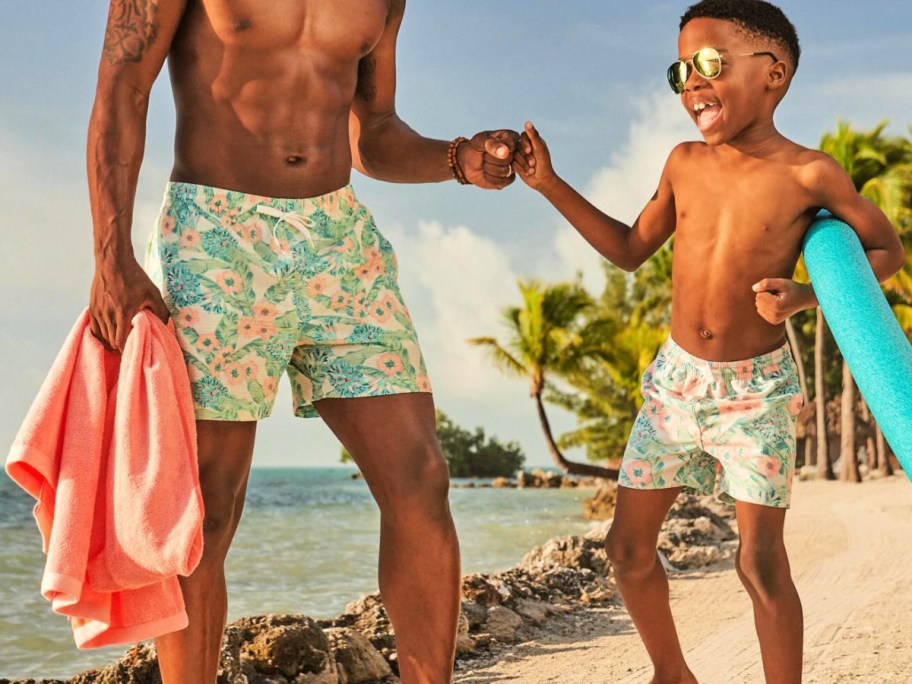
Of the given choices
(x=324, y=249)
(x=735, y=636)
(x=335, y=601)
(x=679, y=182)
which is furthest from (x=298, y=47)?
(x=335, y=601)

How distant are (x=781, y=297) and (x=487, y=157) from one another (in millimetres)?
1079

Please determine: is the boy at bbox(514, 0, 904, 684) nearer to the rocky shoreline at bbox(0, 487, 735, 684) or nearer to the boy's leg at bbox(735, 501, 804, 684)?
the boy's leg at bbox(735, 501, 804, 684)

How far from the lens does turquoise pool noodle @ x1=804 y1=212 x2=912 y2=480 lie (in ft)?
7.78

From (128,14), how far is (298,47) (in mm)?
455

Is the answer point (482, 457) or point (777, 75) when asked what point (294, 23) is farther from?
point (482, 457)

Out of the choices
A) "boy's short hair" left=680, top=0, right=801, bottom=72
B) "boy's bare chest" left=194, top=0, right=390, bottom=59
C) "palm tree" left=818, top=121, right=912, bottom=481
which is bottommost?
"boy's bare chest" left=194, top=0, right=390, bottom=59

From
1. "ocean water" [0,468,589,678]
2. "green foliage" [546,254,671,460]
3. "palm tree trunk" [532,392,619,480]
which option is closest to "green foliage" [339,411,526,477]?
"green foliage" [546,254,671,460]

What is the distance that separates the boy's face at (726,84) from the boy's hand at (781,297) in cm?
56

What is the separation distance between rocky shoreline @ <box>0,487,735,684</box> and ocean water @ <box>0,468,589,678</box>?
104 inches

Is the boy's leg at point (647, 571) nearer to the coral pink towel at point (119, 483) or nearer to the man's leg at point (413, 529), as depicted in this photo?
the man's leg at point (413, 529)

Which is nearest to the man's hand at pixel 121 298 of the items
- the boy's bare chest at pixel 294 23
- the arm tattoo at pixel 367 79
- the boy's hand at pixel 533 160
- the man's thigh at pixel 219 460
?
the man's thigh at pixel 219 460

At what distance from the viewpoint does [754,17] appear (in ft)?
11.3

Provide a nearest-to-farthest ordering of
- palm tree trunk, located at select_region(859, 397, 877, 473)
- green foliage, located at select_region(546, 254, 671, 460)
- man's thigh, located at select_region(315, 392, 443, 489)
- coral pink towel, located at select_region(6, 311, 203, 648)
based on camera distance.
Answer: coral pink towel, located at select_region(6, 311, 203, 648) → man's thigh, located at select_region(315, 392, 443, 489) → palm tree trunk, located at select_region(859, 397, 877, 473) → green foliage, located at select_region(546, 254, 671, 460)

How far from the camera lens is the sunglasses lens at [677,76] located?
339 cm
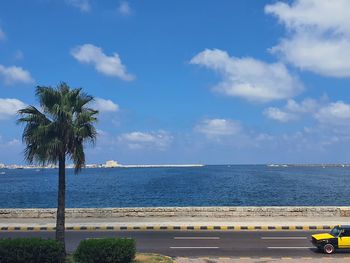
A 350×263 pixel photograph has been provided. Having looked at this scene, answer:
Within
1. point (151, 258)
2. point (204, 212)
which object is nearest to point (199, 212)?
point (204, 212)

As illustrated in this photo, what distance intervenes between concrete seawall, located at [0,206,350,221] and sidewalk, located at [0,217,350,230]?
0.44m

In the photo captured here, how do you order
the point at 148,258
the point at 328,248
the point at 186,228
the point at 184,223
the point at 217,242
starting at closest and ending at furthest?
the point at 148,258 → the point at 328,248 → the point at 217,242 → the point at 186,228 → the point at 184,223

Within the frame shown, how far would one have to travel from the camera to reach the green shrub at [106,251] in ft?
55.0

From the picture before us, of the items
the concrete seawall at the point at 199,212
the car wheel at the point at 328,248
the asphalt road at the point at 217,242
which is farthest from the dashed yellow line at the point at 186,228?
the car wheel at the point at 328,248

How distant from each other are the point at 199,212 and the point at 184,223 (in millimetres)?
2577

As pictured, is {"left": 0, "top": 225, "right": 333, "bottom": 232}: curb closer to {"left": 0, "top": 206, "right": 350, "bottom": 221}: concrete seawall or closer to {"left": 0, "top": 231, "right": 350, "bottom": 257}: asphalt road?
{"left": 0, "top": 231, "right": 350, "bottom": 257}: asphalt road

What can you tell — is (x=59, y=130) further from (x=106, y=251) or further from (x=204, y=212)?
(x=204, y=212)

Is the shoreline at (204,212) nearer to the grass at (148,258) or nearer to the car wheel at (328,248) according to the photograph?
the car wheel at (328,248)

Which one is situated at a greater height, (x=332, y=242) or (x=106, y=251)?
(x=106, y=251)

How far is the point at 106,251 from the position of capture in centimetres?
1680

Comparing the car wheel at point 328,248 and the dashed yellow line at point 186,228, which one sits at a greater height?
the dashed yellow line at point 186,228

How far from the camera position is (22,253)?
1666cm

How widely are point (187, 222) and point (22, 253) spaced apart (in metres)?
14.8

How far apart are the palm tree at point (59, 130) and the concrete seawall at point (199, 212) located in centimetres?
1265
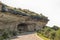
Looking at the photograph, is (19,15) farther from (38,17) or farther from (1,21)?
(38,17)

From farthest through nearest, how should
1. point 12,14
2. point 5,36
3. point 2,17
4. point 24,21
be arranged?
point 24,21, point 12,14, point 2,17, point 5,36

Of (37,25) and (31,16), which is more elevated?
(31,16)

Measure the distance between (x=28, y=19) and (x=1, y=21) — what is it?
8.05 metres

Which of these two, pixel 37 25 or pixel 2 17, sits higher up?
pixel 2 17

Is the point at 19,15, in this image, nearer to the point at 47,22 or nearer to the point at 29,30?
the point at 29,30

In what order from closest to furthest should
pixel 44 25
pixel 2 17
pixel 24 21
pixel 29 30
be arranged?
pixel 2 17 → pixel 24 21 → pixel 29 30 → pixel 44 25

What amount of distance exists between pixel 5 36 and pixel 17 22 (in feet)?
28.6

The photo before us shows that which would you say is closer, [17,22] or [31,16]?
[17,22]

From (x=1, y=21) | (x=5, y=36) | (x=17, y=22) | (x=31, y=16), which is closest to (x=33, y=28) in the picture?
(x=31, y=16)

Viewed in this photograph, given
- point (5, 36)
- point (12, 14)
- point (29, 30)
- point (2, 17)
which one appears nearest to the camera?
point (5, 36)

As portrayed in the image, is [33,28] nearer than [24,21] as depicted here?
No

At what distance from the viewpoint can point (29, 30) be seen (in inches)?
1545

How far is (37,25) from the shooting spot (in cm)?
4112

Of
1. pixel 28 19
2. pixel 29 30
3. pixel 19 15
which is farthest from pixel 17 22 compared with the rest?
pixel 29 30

------------------------

_Task to complete_. Quote the part of the items that opens with the line containing "How far apart" and closes with the line containing "8.05 metres", both of those lines included. Omit the pictures from your copy.

_Task solution_.
How far apart are the palm tree at point (59, 130) and the concrete seawall at point (199, 212) located in centimetres?
1265
Looking at the photograph, is (19,15) farther from (38,17) or farther from (1,21)?
(38,17)

From farthest through nearest, how should
1. point 12,14
2. point 5,36
3. point 2,17
4. point 24,21
be arranged?
point 24,21, point 12,14, point 2,17, point 5,36

Of (37,25) and (31,16), which is more elevated?
(31,16)

Measure the distance between (x=28, y=19) and (x=1, y=21) — what is it?
8.05 metres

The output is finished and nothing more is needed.